## TASK PROMPT
Render every line of the rows below as a Markdown table with the columns Line and Content, numbering the lines in order and skipping blank ones. Leave the pictures out of the answer.

## INPUT ROWS
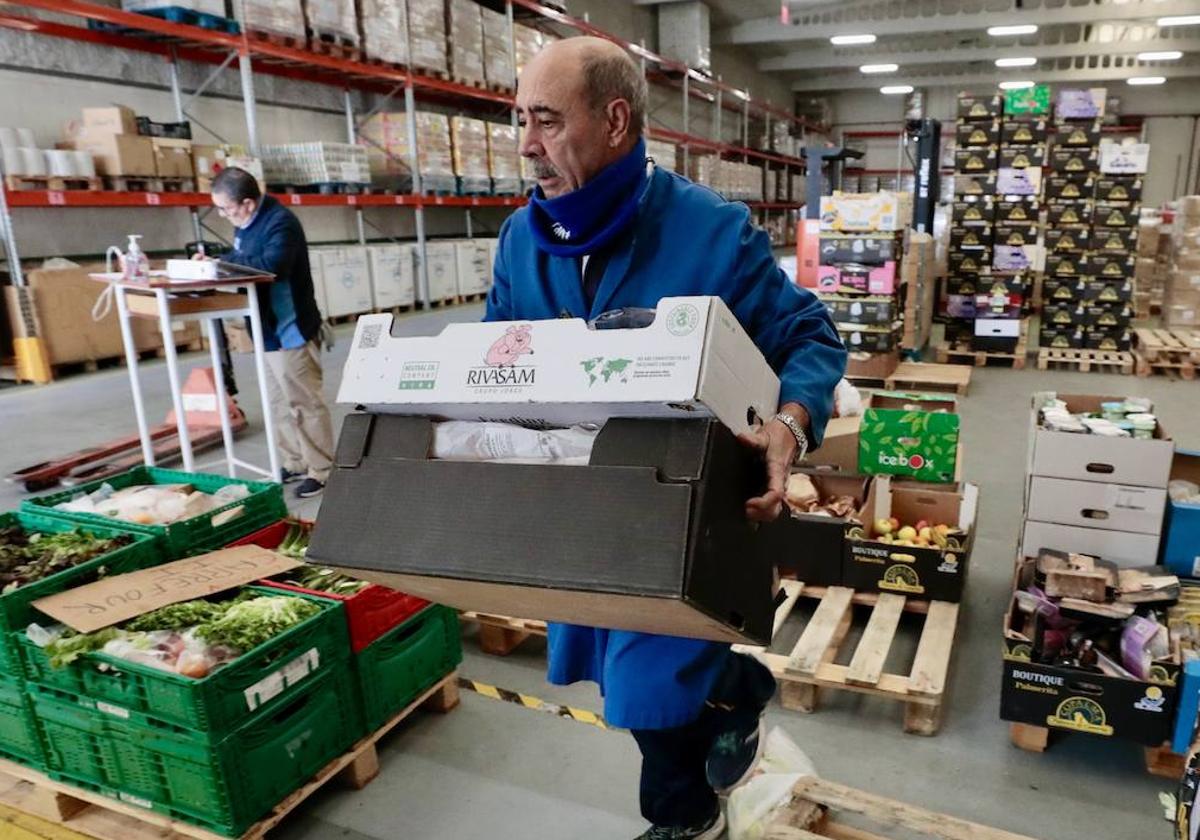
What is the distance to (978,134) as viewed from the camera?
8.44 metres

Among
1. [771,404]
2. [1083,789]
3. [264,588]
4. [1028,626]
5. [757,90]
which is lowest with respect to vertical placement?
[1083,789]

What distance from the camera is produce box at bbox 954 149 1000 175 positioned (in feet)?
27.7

## RESULT OF THE TASK
| Line | Content |
|---|---|
| 1 | What is the distance to (978,134) as viewed from the camera? |
| 2 | 8.44 metres |
| 3 | Among |
| 4 | 1. [771,404] |
| 5 | 2. [1083,789] |
| 6 | 3. [264,588] |
| 7 | 4. [1028,626] |
| 8 | 5. [757,90] |
| 9 | which is lowest with respect to vertical placement? |
| 10 | [1083,789] |
| 11 | What distance from the camera is produce box at bbox 954 149 1000 175 positioned (in feet)? |
| 12 | 27.7 |